GOAL →
Print all records exactly, leaving nothing out.

PROVIDED ENTRIES →
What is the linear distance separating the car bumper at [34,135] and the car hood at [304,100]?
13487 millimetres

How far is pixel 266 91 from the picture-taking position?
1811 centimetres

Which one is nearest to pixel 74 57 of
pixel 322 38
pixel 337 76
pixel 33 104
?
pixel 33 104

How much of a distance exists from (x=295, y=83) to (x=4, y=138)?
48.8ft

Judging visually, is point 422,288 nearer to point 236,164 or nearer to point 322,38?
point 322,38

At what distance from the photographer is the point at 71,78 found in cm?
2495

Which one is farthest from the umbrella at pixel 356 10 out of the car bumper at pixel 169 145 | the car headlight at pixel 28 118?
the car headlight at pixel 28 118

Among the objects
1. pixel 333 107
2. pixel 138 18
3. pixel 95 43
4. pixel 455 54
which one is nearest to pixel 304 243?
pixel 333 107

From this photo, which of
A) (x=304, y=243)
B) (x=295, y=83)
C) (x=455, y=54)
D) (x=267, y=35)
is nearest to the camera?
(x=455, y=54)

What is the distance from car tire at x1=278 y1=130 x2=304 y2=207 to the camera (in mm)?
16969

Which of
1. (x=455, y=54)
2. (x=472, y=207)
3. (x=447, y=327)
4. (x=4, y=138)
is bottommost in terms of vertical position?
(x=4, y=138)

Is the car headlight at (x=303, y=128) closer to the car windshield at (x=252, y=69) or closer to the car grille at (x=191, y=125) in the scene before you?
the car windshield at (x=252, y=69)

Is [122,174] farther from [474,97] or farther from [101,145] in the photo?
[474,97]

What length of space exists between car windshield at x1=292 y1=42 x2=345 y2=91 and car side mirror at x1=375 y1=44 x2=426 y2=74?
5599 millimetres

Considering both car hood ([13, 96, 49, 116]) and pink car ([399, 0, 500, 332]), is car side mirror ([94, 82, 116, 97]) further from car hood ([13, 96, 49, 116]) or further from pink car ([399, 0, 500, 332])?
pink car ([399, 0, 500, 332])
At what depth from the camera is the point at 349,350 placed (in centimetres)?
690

REPLY TO THE EXERCISE →
What is the linear distance separating the car bumper at [34,135] and the car hood at [304,100]?
13487 millimetres

How far is pixel 266 91 from the picture-taking position?
1811 centimetres

Which one is nearest to pixel 74 57 of
pixel 322 38
pixel 337 76
pixel 33 104
?
pixel 33 104

How much of a distance exists from (x=295, y=83) to (x=4, y=138)?
48.8ft

Judging visually, is point 422,288 nearer to point 236,164 or nearer to point 322,38?
point 322,38

At what distance from the photographer is the point at 71,78 found in cm?
2495

Which one is farthest from the umbrella at pixel 356 10 out of the car bumper at pixel 169 145 | the car headlight at pixel 28 118?
the car headlight at pixel 28 118

Among the objects
1. pixel 333 107
2. pixel 138 18
3. pixel 95 43
4. pixel 455 54
which one is nearest to pixel 304 243?
pixel 333 107

From this photo, which of
A) (x=304, y=243)
B) (x=295, y=83)
C) (x=455, y=54)
D) (x=267, y=35)
is nearest to the camera?
(x=455, y=54)

What is the distance from car tire at x1=278 y1=130 x2=304 y2=207 to the camera (in mm)?
16969

Which of
1. (x=455, y=54)
2. (x=472, y=207)
3. (x=447, y=327)
4. (x=4, y=138)
is bottommost in terms of vertical position?
(x=4, y=138)

Is the car headlight at (x=303, y=128) closer to the car windshield at (x=252, y=69) or closer to the car grille at (x=191, y=125) in the scene before you?
the car windshield at (x=252, y=69)

Is [122,174] farther from [474,97] or farther from [101,145] in the photo?
[474,97]

What length of space exists between car windshield at x1=292 y1=42 x2=345 y2=91 and car side mirror at x1=375 y1=44 x2=426 y2=74?
5599 millimetres

Considering both car hood ([13, 96, 49, 116]) and pink car ([399, 0, 500, 332]), is car side mirror ([94, 82, 116, 97]) further from car hood ([13, 96, 49, 116]) or further from pink car ([399, 0, 500, 332])?
pink car ([399, 0, 500, 332])
At what depth from the camera is the point at 349,350 placed (in centimetres)?
690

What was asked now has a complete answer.